Source |
## start
Re: migration?

From: tgpedersen
Message: 19786
Date: 2003-03-13

--- In cybalist@yahoogroups.com, Michael J Smith <lookwhoscross-
eyednow@...> wrote:
> I know this may sound silly, and probably isn't even true,
>
> It just occured to me that what if the Cimmerians were the ones
referred
> to in Norse writings
> as the ones (the "Aesir") from North of the Black Sea who migrated
east,
> and "conquered" or settled among the Celtic inhabitants of Northern
> Europe, bringing their Germanic speech with them.
> (I know this is way too general and assuming to much, and just
throwing
> this out as a "who knows" kind of possibility), and they could have
> become the Cimbri. I wonder if the the name of one Cimmerian
leader,
> Marcomir, could be Germanic.
>
> If the Norse writings have any truth in them here (and they may not
at
> all) regarding these "Aesir", then the Cimmerians seem to have been
the
> only settled people from North of the Black Sea that could have
migrated
> West, and if they were the Cimmerians, then this could explain the
> connection of the Aesir with Troy, because Cimmerians were in Asia
Minor.
## end
Provided material |
## start
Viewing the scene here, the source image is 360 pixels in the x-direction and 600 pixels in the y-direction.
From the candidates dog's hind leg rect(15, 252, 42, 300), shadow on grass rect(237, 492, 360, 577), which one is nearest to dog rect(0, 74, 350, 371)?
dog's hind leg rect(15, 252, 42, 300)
## end
Exercises |
[a] In the post, which Cimmerian leader's name does the writer wonder could be Germanic?
[b] Write out the part of the post that begins at the words "--- In cybalist@yahoogroups.com, Michael" and stops after "speech with them.".

Results for the exercise |
[a] Marcomir

[b]
--- In cybalist@yahoogroups.com, Michael J Smith <lookwhoscross-
eyednow@...> wrote:
> I know this may sound silly, and probably isn't even true,
>
> It just occured to me that what if the Cimmerians were the ones
referred
> to in Norse writings
> as the ones (the "Aesir") from North of the Black Sea who migrated
east,
> and "conquered" or settled among the Celtic inhabitants of Northern
> Europe, bringing their Germanic speech with them.